Konzert aus der Philharmonie Essen: Wiener Klassik

Tamara Banješević, Sopran Dmitry Ivanchey, Tenor Baurzhan Anderzhanov, Bass Essener Philharmoniker Tomáš Netopil, Dirigent Svenja Gottsmann, Moderation Programm: Johann Christian Bach Sinfonia D-Dur, op. 18 Nr. 4 Wolfgang Amadeus Mozart "Cinque ... dieci ... venti ..." Duett Susanna/Figaro aus "Le nozze di Figaro" Wolfgang Amadeus Mozart "Se a caso madama la notte ti chiama" Duett Susanna/Figaro aus "Le nozze di Figaro" Wolfgang Amadeus Mozart "Dalla sua pace" Arie des Don Ottavio aus "Don Giovanni" Wolfgang Amadeus Mozart "Non più andrai farfallone amoroso" Arie des Figaro aus "Le nozze di Figaro" Wolfgang Amadeus Mozart "Il mio tesoro intanto" Arie des Don Ottavio aus "Don Giovanni" Wolfgang Amadeus Mozart "Come scoglio immoto resta" Arie der Fiordiligi aus "Così fan tutte" Joseph Haydn Sinfonie Nr. 104 D-Dur, Hob. I:104 "Salomon" Johann Christian Bach, der jüngste Sohn Johann Sebastian Bachs, wird häufig als der „Vater der Wiener Klassik“ bezeichnet. Gemeinsam mit seinen drei Brüdern markiert er die Zeit der Empfindsamkeit zwischen dem Tod seines Vaters und dem Beginn der Wiener Klassik. Seine Sinfonie D-Dur, op. 18 Nr. 4 entstand im Jahre 1781 während eines Aufenthaltes in London als eines seiner letzten Werke.
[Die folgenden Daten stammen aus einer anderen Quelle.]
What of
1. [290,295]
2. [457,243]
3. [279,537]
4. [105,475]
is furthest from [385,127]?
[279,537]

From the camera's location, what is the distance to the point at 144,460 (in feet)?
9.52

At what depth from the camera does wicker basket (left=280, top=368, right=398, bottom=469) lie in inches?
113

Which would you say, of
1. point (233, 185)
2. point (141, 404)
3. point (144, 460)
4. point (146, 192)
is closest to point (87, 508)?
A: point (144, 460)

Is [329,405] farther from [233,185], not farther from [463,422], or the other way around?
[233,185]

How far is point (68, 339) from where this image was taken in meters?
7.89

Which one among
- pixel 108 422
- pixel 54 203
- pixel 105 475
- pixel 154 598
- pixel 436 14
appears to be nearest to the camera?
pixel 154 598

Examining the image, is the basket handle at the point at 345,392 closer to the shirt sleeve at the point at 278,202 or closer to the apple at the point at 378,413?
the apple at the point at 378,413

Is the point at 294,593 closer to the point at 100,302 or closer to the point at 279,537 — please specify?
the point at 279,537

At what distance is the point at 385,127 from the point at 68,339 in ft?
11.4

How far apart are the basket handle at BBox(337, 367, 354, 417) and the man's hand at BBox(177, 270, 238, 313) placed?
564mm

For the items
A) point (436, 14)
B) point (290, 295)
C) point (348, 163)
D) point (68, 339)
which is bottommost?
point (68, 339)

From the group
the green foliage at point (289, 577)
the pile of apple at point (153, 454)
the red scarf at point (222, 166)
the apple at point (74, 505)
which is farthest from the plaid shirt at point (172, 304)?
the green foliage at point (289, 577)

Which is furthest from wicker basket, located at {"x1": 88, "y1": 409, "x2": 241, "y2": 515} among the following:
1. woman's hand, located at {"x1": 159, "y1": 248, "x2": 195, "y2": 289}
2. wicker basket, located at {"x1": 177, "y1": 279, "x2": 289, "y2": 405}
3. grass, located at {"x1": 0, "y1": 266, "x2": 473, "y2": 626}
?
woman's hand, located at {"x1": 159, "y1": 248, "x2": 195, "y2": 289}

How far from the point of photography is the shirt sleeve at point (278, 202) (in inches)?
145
Auch Joseph Haydn schrieb seine letzte Sinfonie Nr. 104 D-Dur während seiner zweiten London-Reise. Bis heute gilt sie als Idealtypus der klassischen Sinfonie überhaupt. Wolfgang Amadeus Mozart, der im Übrigen als Achtjähriger von Johann Christian Bach in die Feinheiten des galanten Stils eingeführt wurde und ihm zeitlebens freundschaftlich verbunden blieb, schrieb mit seinen Opern Musikgeschichte. Dreimal arbeitete er mit seinem Meisterlibrettisten Lorenzo da Ponte zusammen: „Le nozze di Figaro“, „Don Giovanni“ und „Così fan tutte“ sind das Ergebnis dieser einzigartigen künstlerischen Verbindung, deren Highlights von den Ensemblemitgliedern des Aalto-Theaters Tamara Banješević, Dmitry Ivanchey und Baurzhan Anderzhanov unter der Musikalischen Leitung von Generalmusikdirektor Tomáš Netopil interpretiert werden.